Washington Post hack columnist alert

Eugene Robinson, hands down the worst Washington Post columnist, devotes today’s offering to what he asserts is a lack of credibility on the part of several figures associated with the Bush administration. One of Robinson’s targets is Paul Wolfowitz. He accuses the World Bank head of corruption in connection with dictating the terms of an agreement under which his girlfriend was detailed to the State Department with a generous pay raise.
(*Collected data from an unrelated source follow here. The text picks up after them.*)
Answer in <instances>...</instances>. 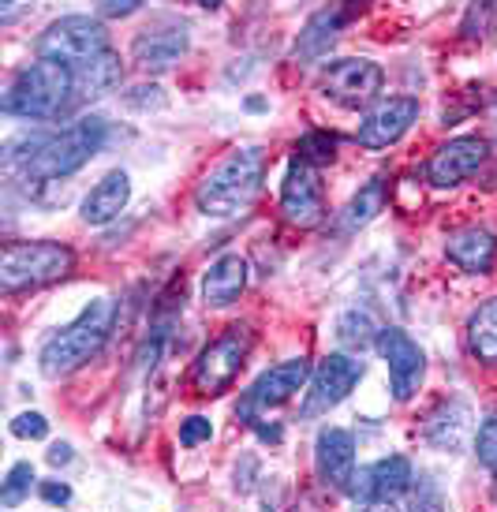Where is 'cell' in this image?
<instances>
[{
	"label": "cell",
	"mask_w": 497,
	"mask_h": 512,
	"mask_svg": "<svg viewBox=\"0 0 497 512\" xmlns=\"http://www.w3.org/2000/svg\"><path fill=\"white\" fill-rule=\"evenodd\" d=\"M385 199H389V191H385V180H370V184H363L359 191L352 195V202L344 206L341 214V228L344 232H359V228H367L374 217L385 210Z\"/></svg>",
	"instance_id": "d4e9b609"
},
{
	"label": "cell",
	"mask_w": 497,
	"mask_h": 512,
	"mask_svg": "<svg viewBox=\"0 0 497 512\" xmlns=\"http://www.w3.org/2000/svg\"><path fill=\"white\" fill-rule=\"evenodd\" d=\"M322 98H329L341 109H363L382 94L385 72L367 57H344L326 64L322 72Z\"/></svg>",
	"instance_id": "ba28073f"
},
{
	"label": "cell",
	"mask_w": 497,
	"mask_h": 512,
	"mask_svg": "<svg viewBox=\"0 0 497 512\" xmlns=\"http://www.w3.org/2000/svg\"><path fill=\"white\" fill-rule=\"evenodd\" d=\"M255 430H258V438L262 441H281V427H258L255 423Z\"/></svg>",
	"instance_id": "8d00e7d4"
},
{
	"label": "cell",
	"mask_w": 497,
	"mask_h": 512,
	"mask_svg": "<svg viewBox=\"0 0 497 512\" xmlns=\"http://www.w3.org/2000/svg\"><path fill=\"white\" fill-rule=\"evenodd\" d=\"M445 255L464 273H490L497 258V236L486 225H464L449 232Z\"/></svg>",
	"instance_id": "d6986e66"
},
{
	"label": "cell",
	"mask_w": 497,
	"mask_h": 512,
	"mask_svg": "<svg viewBox=\"0 0 497 512\" xmlns=\"http://www.w3.org/2000/svg\"><path fill=\"white\" fill-rule=\"evenodd\" d=\"M494 128H497V101H494Z\"/></svg>",
	"instance_id": "f35d334b"
},
{
	"label": "cell",
	"mask_w": 497,
	"mask_h": 512,
	"mask_svg": "<svg viewBox=\"0 0 497 512\" xmlns=\"http://www.w3.org/2000/svg\"><path fill=\"white\" fill-rule=\"evenodd\" d=\"M281 214H284V221H292L296 228H314V225H322V217H326L322 180H318V172H314L311 161H303L299 154L288 161V172H284Z\"/></svg>",
	"instance_id": "4fadbf2b"
},
{
	"label": "cell",
	"mask_w": 497,
	"mask_h": 512,
	"mask_svg": "<svg viewBox=\"0 0 497 512\" xmlns=\"http://www.w3.org/2000/svg\"><path fill=\"white\" fill-rule=\"evenodd\" d=\"M34 0H0V23H15Z\"/></svg>",
	"instance_id": "e575fe53"
},
{
	"label": "cell",
	"mask_w": 497,
	"mask_h": 512,
	"mask_svg": "<svg viewBox=\"0 0 497 512\" xmlns=\"http://www.w3.org/2000/svg\"><path fill=\"white\" fill-rule=\"evenodd\" d=\"M75 270V251L68 243L34 240V243H8L0 255V292L15 296L27 288L53 285Z\"/></svg>",
	"instance_id": "5b68a950"
},
{
	"label": "cell",
	"mask_w": 497,
	"mask_h": 512,
	"mask_svg": "<svg viewBox=\"0 0 497 512\" xmlns=\"http://www.w3.org/2000/svg\"><path fill=\"white\" fill-rule=\"evenodd\" d=\"M71 101H75V68L38 57L12 75V83L4 86L0 109L15 120H57Z\"/></svg>",
	"instance_id": "7a4b0ae2"
},
{
	"label": "cell",
	"mask_w": 497,
	"mask_h": 512,
	"mask_svg": "<svg viewBox=\"0 0 497 512\" xmlns=\"http://www.w3.org/2000/svg\"><path fill=\"white\" fill-rule=\"evenodd\" d=\"M210 438H213L210 419H202V415H187L184 427H180V445L195 449V445H202V441H210Z\"/></svg>",
	"instance_id": "4dcf8cb0"
},
{
	"label": "cell",
	"mask_w": 497,
	"mask_h": 512,
	"mask_svg": "<svg viewBox=\"0 0 497 512\" xmlns=\"http://www.w3.org/2000/svg\"><path fill=\"white\" fill-rule=\"evenodd\" d=\"M191 49V34L184 23H169V27H146L131 42V57L142 72H169Z\"/></svg>",
	"instance_id": "ac0fdd59"
},
{
	"label": "cell",
	"mask_w": 497,
	"mask_h": 512,
	"mask_svg": "<svg viewBox=\"0 0 497 512\" xmlns=\"http://www.w3.org/2000/svg\"><path fill=\"white\" fill-rule=\"evenodd\" d=\"M307 382H311V359H303V356L284 359V363H277V367L262 370V374L255 378V385L243 393L240 419L243 423H258L255 419L258 412H273V408L288 404Z\"/></svg>",
	"instance_id": "9c48e42d"
},
{
	"label": "cell",
	"mask_w": 497,
	"mask_h": 512,
	"mask_svg": "<svg viewBox=\"0 0 497 512\" xmlns=\"http://www.w3.org/2000/svg\"><path fill=\"white\" fill-rule=\"evenodd\" d=\"M12 434L23 441H42L49 434V419L42 412H19L12 419Z\"/></svg>",
	"instance_id": "f546056e"
},
{
	"label": "cell",
	"mask_w": 497,
	"mask_h": 512,
	"mask_svg": "<svg viewBox=\"0 0 497 512\" xmlns=\"http://www.w3.org/2000/svg\"><path fill=\"white\" fill-rule=\"evenodd\" d=\"M255 348V333L247 326H228L221 337H213L199 352L195 367H191V385L199 397H221L232 382L240 378V370L247 367V356Z\"/></svg>",
	"instance_id": "8992f818"
},
{
	"label": "cell",
	"mask_w": 497,
	"mask_h": 512,
	"mask_svg": "<svg viewBox=\"0 0 497 512\" xmlns=\"http://www.w3.org/2000/svg\"><path fill=\"white\" fill-rule=\"evenodd\" d=\"M378 333H382V326L370 318V311H359V307L344 311L341 322H337V341H341L344 348H355V352L378 341Z\"/></svg>",
	"instance_id": "484cf974"
},
{
	"label": "cell",
	"mask_w": 497,
	"mask_h": 512,
	"mask_svg": "<svg viewBox=\"0 0 497 512\" xmlns=\"http://www.w3.org/2000/svg\"><path fill=\"white\" fill-rule=\"evenodd\" d=\"M490 154V146L486 139L479 135H460V139H449V143H441L430 161H426V180L434 187H460L468 180L471 172L479 169Z\"/></svg>",
	"instance_id": "2e32d148"
},
{
	"label": "cell",
	"mask_w": 497,
	"mask_h": 512,
	"mask_svg": "<svg viewBox=\"0 0 497 512\" xmlns=\"http://www.w3.org/2000/svg\"><path fill=\"white\" fill-rule=\"evenodd\" d=\"M468 352L486 367H497V296L479 303L468 318Z\"/></svg>",
	"instance_id": "603a6c76"
},
{
	"label": "cell",
	"mask_w": 497,
	"mask_h": 512,
	"mask_svg": "<svg viewBox=\"0 0 497 512\" xmlns=\"http://www.w3.org/2000/svg\"><path fill=\"white\" fill-rule=\"evenodd\" d=\"M34 479H38V475H34V464H30V460L12 464L8 479H4V486H0V505H4V509H15V505L34 490Z\"/></svg>",
	"instance_id": "4316f807"
},
{
	"label": "cell",
	"mask_w": 497,
	"mask_h": 512,
	"mask_svg": "<svg viewBox=\"0 0 497 512\" xmlns=\"http://www.w3.org/2000/svg\"><path fill=\"white\" fill-rule=\"evenodd\" d=\"M71 445L68 441H57V445H53V449H49V464H53V468H64V464H71Z\"/></svg>",
	"instance_id": "d590c367"
},
{
	"label": "cell",
	"mask_w": 497,
	"mask_h": 512,
	"mask_svg": "<svg viewBox=\"0 0 497 512\" xmlns=\"http://www.w3.org/2000/svg\"><path fill=\"white\" fill-rule=\"evenodd\" d=\"M195 4H202V8H217L221 0H195Z\"/></svg>",
	"instance_id": "74e56055"
},
{
	"label": "cell",
	"mask_w": 497,
	"mask_h": 512,
	"mask_svg": "<svg viewBox=\"0 0 497 512\" xmlns=\"http://www.w3.org/2000/svg\"><path fill=\"white\" fill-rule=\"evenodd\" d=\"M34 49H38V57L60 60L68 68H83L101 53H109V30L94 15H64L38 34Z\"/></svg>",
	"instance_id": "52a82bcc"
},
{
	"label": "cell",
	"mask_w": 497,
	"mask_h": 512,
	"mask_svg": "<svg viewBox=\"0 0 497 512\" xmlns=\"http://www.w3.org/2000/svg\"><path fill=\"white\" fill-rule=\"evenodd\" d=\"M363 8H367V0H333L326 8H318V12L307 19V27L299 30L296 49H292L296 64H314V60L326 57L329 49L337 45V38L344 34V27H348Z\"/></svg>",
	"instance_id": "5bb4252c"
},
{
	"label": "cell",
	"mask_w": 497,
	"mask_h": 512,
	"mask_svg": "<svg viewBox=\"0 0 497 512\" xmlns=\"http://www.w3.org/2000/svg\"><path fill=\"white\" fill-rule=\"evenodd\" d=\"M296 154L303 161H311V165H329L337 157V135H329V131H307L296 143Z\"/></svg>",
	"instance_id": "83f0119b"
},
{
	"label": "cell",
	"mask_w": 497,
	"mask_h": 512,
	"mask_svg": "<svg viewBox=\"0 0 497 512\" xmlns=\"http://www.w3.org/2000/svg\"><path fill=\"white\" fill-rule=\"evenodd\" d=\"M423 438L441 449V453H460L471 438V408L464 400H449V404H441L438 412L426 419V430Z\"/></svg>",
	"instance_id": "7402d4cb"
},
{
	"label": "cell",
	"mask_w": 497,
	"mask_h": 512,
	"mask_svg": "<svg viewBox=\"0 0 497 512\" xmlns=\"http://www.w3.org/2000/svg\"><path fill=\"white\" fill-rule=\"evenodd\" d=\"M124 79V68L113 53H101L98 60H90L83 68H75V98H98V94H109L116 90Z\"/></svg>",
	"instance_id": "cb8c5ba5"
},
{
	"label": "cell",
	"mask_w": 497,
	"mask_h": 512,
	"mask_svg": "<svg viewBox=\"0 0 497 512\" xmlns=\"http://www.w3.org/2000/svg\"><path fill=\"white\" fill-rule=\"evenodd\" d=\"M378 356L385 359V370H389V389H393V400L400 404H408V400L419 393V385H423V374H426V356L423 348L397 326H382L378 333Z\"/></svg>",
	"instance_id": "7c38bea8"
},
{
	"label": "cell",
	"mask_w": 497,
	"mask_h": 512,
	"mask_svg": "<svg viewBox=\"0 0 497 512\" xmlns=\"http://www.w3.org/2000/svg\"><path fill=\"white\" fill-rule=\"evenodd\" d=\"M139 4L142 0H98V12L109 15V19H124V15H131Z\"/></svg>",
	"instance_id": "d6a6232c"
},
{
	"label": "cell",
	"mask_w": 497,
	"mask_h": 512,
	"mask_svg": "<svg viewBox=\"0 0 497 512\" xmlns=\"http://www.w3.org/2000/svg\"><path fill=\"white\" fill-rule=\"evenodd\" d=\"M415 483V471L408 456H382L370 468L355 471L348 498L355 505H400Z\"/></svg>",
	"instance_id": "8fae6325"
},
{
	"label": "cell",
	"mask_w": 497,
	"mask_h": 512,
	"mask_svg": "<svg viewBox=\"0 0 497 512\" xmlns=\"http://www.w3.org/2000/svg\"><path fill=\"white\" fill-rule=\"evenodd\" d=\"M128 199H131V176L124 169H113L86 191L79 217H83L86 225H109V221H116V217L128 210Z\"/></svg>",
	"instance_id": "ffe728a7"
},
{
	"label": "cell",
	"mask_w": 497,
	"mask_h": 512,
	"mask_svg": "<svg viewBox=\"0 0 497 512\" xmlns=\"http://www.w3.org/2000/svg\"><path fill=\"white\" fill-rule=\"evenodd\" d=\"M314 471L322 486L348 494V486L355 479V438L352 430L341 427H322L314 438Z\"/></svg>",
	"instance_id": "e0dca14e"
},
{
	"label": "cell",
	"mask_w": 497,
	"mask_h": 512,
	"mask_svg": "<svg viewBox=\"0 0 497 512\" xmlns=\"http://www.w3.org/2000/svg\"><path fill=\"white\" fill-rule=\"evenodd\" d=\"M247 288V258L221 255L202 273V303L206 307H232Z\"/></svg>",
	"instance_id": "44dd1931"
},
{
	"label": "cell",
	"mask_w": 497,
	"mask_h": 512,
	"mask_svg": "<svg viewBox=\"0 0 497 512\" xmlns=\"http://www.w3.org/2000/svg\"><path fill=\"white\" fill-rule=\"evenodd\" d=\"M266 184V154L258 146H236L195 187V210L213 221L247 214Z\"/></svg>",
	"instance_id": "6da1fadb"
},
{
	"label": "cell",
	"mask_w": 497,
	"mask_h": 512,
	"mask_svg": "<svg viewBox=\"0 0 497 512\" xmlns=\"http://www.w3.org/2000/svg\"><path fill=\"white\" fill-rule=\"evenodd\" d=\"M419 120V101L415 98H385L359 120L355 143L363 150H385V146L400 143L412 124Z\"/></svg>",
	"instance_id": "9a60e30c"
},
{
	"label": "cell",
	"mask_w": 497,
	"mask_h": 512,
	"mask_svg": "<svg viewBox=\"0 0 497 512\" xmlns=\"http://www.w3.org/2000/svg\"><path fill=\"white\" fill-rule=\"evenodd\" d=\"M38 494H42V501H49V505H68L71 486L68 483H42L38 486Z\"/></svg>",
	"instance_id": "836d02e7"
},
{
	"label": "cell",
	"mask_w": 497,
	"mask_h": 512,
	"mask_svg": "<svg viewBox=\"0 0 497 512\" xmlns=\"http://www.w3.org/2000/svg\"><path fill=\"white\" fill-rule=\"evenodd\" d=\"M359 382H363V363L344 356V352H333V356H326L311 370V389H307V397L299 404V415L303 419H318V415L333 412L341 400H348V393Z\"/></svg>",
	"instance_id": "30bf717a"
},
{
	"label": "cell",
	"mask_w": 497,
	"mask_h": 512,
	"mask_svg": "<svg viewBox=\"0 0 497 512\" xmlns=\"http://www.w3.org/2000/svg\"><path fill=\"white\" fill-rule=\"evenodd\" d=\"M105 120L101 116H83L75 120L71 128L57 131V135H45V143L38 146V154L30 157L23 169L15 172L19 180H27V187H45V184H57L71 172H79L105 146Z\"/></svg>",
	"instance_id": "277c9868"
},
{
	"label": "cell",
	"mask_w": 497,
	"mask_h": 512,
	"mask_svg": "<svg viewBox=\"0 0 497 512\" xmlns=\"http://www.w3.org/2000/svg\"><path fill=\"white\" fill-rule=\"evenodd\" d=\"M116 322V303L113 299H94L90 307H83V314L71 326L57 329L38 352V367L45 378H64L71 370H79L83 363L98 356Z\"/></svg>",
	"instance_id": "3957f363"
},
{
	"label": "cell",
	"mask_w": 497,
	"mask_h": 512,
	"mask_svg": "<svg viewBox=\"0 0 497 512\" xmlns=\"http://www.w3.org/2000/svg\"><path fill=\"white\" fill-rule=\"evenodd\" d=\"M475 456H479V464H483L486 471L497 475V415L483 419V427L475 434Z\"/></svg>",
	"instance_id": "f1b7e54d"
},
{
	"label": "cell",
	"mask_w": 497,
	"mask_h": 512,
	"mask_svg": "<svg viewBox=\"0 0 497 512\" xmlns=\"http://www.w3.org/2000/svg\"><path fill=\"white\" fill-rule=\"evenodd\" d=\"M494 12H497V0H475V4H471V12H468V19H464V27L479 19L475 38H486V34H490V27H494Z\"/></svg>",
	"instance_id": "1f68e13d"
}]
</instances>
Robinson states that “Wolfowitz first gave the impression that he recused himself from involvement in the deal when, in fact, he was right in the middle of it.”
But according this account in the Wall Street Journal, which is based of a review 109 pages of relevant documents, Wolfowitz did recuse himself from all personnel matters involving his girlfriend at the World Bank. However, “ethics” officials at the Bank decided that the woman, Shaha Riza, would have to leave her job there due to her relationship with Wolfowitz. The same officials instructed Wolfowitz to provide Riza, who was slated for a promotion at the World Bank, with a pay raise that would offset the damage to her career caused by her ouster. Wolfowitz complied. The Bank’s ethics czar subsequently told Wolfowitz that his resolution of the matter was satisfactory.
Robinson omits all of these facts. It is therefore Robinson who lacks credibility.
Robinson also goes after Alberto Gonzales. In an op-ed piece on Sunday, Gonzales wrote, “To my knowledge, I did not make decisions about who should or should not be asked to resign.” Robinson asks, “Is Gonzales in the habit of making decisions without his own knowledge? Does he have multiple-personality issues?” (the emphasis is Robinson’s).
I hesitate to put words in Gonzales’ mouth (though someone probably should), but it seems clear enough that Gonzales meant that, to the best of his recollection, he didn’t make any decisions about which prosecutors to terminate or retain. One’s present knowledge can only extend as far as one’s present memory, so Gonzales’s statment, though characteristically inarticulate, is not incoherent. But Robinson cannot resist the cheap shot.
Richard Cohen, a credible candidate for worst Post columnist until Robinson got his sinecure, also attacks Gonzales by comparing him to Mike Nifong, the disgraced Duke prosecutor. Cohen’s argument is that both bowed to political pressure when it came to decisions about prosecutions.
The comparison is specious. Nifong ginned up a bogus prosecution, apparently to help his political career. Wrongful prosecution is a crime. Gonzales approved the removal of eight prosecutors, some of whom appear to have been recommended for removal because they weren’t serious enough about prosecuting certain crimes including (in one or two cases) voter fraud.
Cohen cites no evidence (and I’m aware of none) that anyone was fired for not conducting a prosecution that would have been wrongful. Instead Cohen simply asserts that “voter fraud is, like alligators in the New York sewers, an urban myth.” Thanks for clearing that up, Richard. Sorry for being naive enough to think that a political machine might try to steal an election.
Lacking evidence, Cohen resorts to sanctimony. He states, Gonzales’ “most solemn obligation was to the sanctity of the country’s criminal justice system, and to the belief (no matter how naive) that politics will not interfere.” But politics does not improperly interfere with the criminal justice system when an administration insists upon the enforcement of duly enacted laws such as those prohibiting voter fraud. To be sure, enforcement of such laws may aid candidates from the administration’s party. But if that were reason enough to eschew voter fraud prosecutions, voter fraud would often go unpunished.
But I forgot, voter fraud is an urban myth. Richard Cohen says so.
UPDATE: Eugene Robinson, by the way, is the guy who predicted that Duke University’s weasel of a president Richard Brodhead “may emerge. . .as a true hero” from the affair stemming from the rape allegations against members of the Duke lacrosse team. Robinson managed to find heroism in Brodhead’s premature claim that the case raised “concerns about the survival of the legacy of racism [and] about the deep structures of inequality in our society . . . and the attitudes of superiority those inequalities breed.”
As it turned out the case raised no such concerns, but did raise concerns about Brodhead’s unwillingness to support innocent members of the Duke community until far too late in the day.